>> start Dataset extract

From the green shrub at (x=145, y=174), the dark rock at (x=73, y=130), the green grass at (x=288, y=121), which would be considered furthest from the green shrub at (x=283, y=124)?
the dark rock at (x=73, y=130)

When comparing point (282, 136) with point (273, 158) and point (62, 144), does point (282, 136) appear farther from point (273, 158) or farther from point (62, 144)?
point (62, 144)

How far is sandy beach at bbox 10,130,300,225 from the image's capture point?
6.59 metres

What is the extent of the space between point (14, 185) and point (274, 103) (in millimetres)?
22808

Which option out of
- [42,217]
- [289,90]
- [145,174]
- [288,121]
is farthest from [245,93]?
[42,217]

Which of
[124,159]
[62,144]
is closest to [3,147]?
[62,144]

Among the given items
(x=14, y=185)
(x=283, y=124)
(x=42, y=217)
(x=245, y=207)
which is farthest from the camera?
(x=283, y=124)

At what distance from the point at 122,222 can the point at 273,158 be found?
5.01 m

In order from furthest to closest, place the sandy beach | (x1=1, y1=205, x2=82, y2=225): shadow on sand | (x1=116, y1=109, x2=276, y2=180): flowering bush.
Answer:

>> end Dataset extract

What to produce:
Convert all the rows above into a JSON list of strings, with one string for each line and blank lines omitted.

Answer below:
[
  "From the green shrub at (x=145, y=174), the dark rock at (x=73, y=130), the green grass at (x=288, y=121), which would be considered furthest from the green shrub at (x=283, y=124)?",
  "the dark rock at (x=73, y=130)",
  "When comparing point (282, 136) with point (273, 158) and point (62, 144), does point (282, 136) appear farther from point (273, 158) or farther from point (62, 144)?",
  "point (62, 144)",
  "How far is sandy beach at bbox 10,130,300,225 from the image's capture point?",
  "6.59 metres",
  "What is the extent of the space between point (14, 185) and point (274, 103) (in millimetres)?",
  "22808",
  "Which option out of",
  "- [42,217]",
  "- [289,90]",
  "- [145,174]",
  "- [288,121]",
  "is farthest from [245,93]?",
  "[42,217]",
  "Which of",
  "[124,159]",
  "[62,144]",
  "is closest to [3,147]?",
  "[62,144]",
  "Among the given items",
  "(x=14, y=185)",
  "(x=283, y=124)",
  "(x=42, y=217)",
  "(x=245, y=207)",
  "which is farthest from the camera?",
  "(x=283, y=124)",
  "At what distance from the point at 122,222 can the point at 273,158 be found?",
  "5.01 m",
  "In order from furthest to closest, place the sandy beach | (x1=1, y1=205, x2=82, y2=225): shadow on sand | (x1=116, y1=109, x2=276, y2=180): flowering bush.",
  "Answer:"
]